Most bachelor's degrees require around 120 credits and take about four years of full-time study to complete.
Graduates from a bachelor of forensic science online program can pursue in-demand roles like forensic science technician. The Bureau of Labor Statistics projects jobs for forensic science technicians to grow 14% between 2018-2028, which is much faster than the national average for all careers. These professionals earn a median salary of $58,230 per year.
|#1||Hampton University Hampton, VA|
|#2||Columbia College Columbia, SC|
|#3||Liberty University Lynchburg, VA|
|#4||Excelsior College Albany, NY|
|#5||University of Maryland-University College Adelphi, MD|
Featured Online Schools
Best Online Bachelor's in Forensic Science Programs
Hampton University offers online programs at the certificate, bachelor's, master's, and doctoral levels. Students earning HU's bachelor's in forensic science online need 126 credits to graduate. Core courses include physical chemistry, analytical chemistry, forensic chemistry, and criminology and social justice. The program does not offer any concentrations.
This program confers skills in critical thinking, data analysis, and communication. Program graduates typically find jobs in law enforcement or work with government agencies and private labs.
The university charges the same tuition for in-state and out-of-state students. Distance learners pay a technology fee each semester. The program delivers all online coursework asynchronously and provides all distance learners with 24/7 IT support.
HU requires an application form, a non-refundable fee, and official transcripts to apply. First-year applicants should submit proof of high school graduation or GED completion. Transfer applicants need official transcripts and a minimum 2.0 GPA.
The university accepts transfer credit from regionally accredited postsecondary institutions. Students can also earn credits from military service or life experience.
Columbia College allows students to earn a 36-credit forensic science bachelor's degree online. The program includes courses in forensic DNA, forensic toxicology, and FBI fingerprint recognition and comparison. Other classes include ethics in criminal justice, statistics in criminal justice, and criminological theory.
Students in the program begin new courses every five weeks. Program graduates enter careers in law enforcement or homeland security.

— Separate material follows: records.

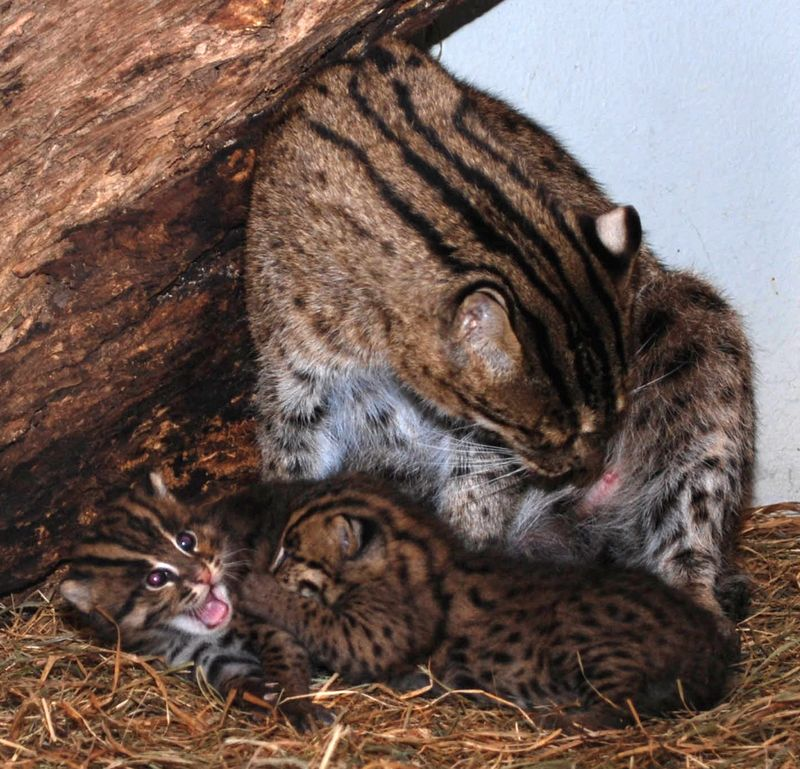 Fishing Cats Mehgan Murphy 5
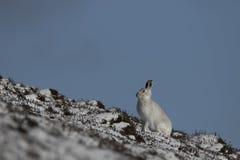 山野兔,天兔座timidus,画象的关闭,当坐,放置在雪在冬天/夏天外套的冬天期间在autumn/wi期间时 免版税库存照片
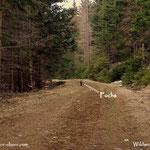 ....so trottete dieser Fuchs, in Gedanken versunken, auf mich zu, bis ihm ein Licht aufging, upps da kommt einer, ein Steirer.....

Columbia College offers rolling admissions. Prospective students should submit an application form, official transcripts, and a personal statement. The admissions office does not require SAT and ACT scores. Transfer students should only submit high school transcripts if they have completed fewer than 60 college credits. Columbia College accepts up to 90 transfer credits from regionally accredited postsecondary institutions and 32 credits from qualified training programs.
The college charges the same tuition for in-state and out-of-state students. Once admitted, distance learners receive free textbooks.
Liberty University offers over 500 online degrees. Liberty's frozen-tuition policy keeps tuition the same for four years for each undergraduate student. The university also offers free electronic textbooks to all online undergraduate students.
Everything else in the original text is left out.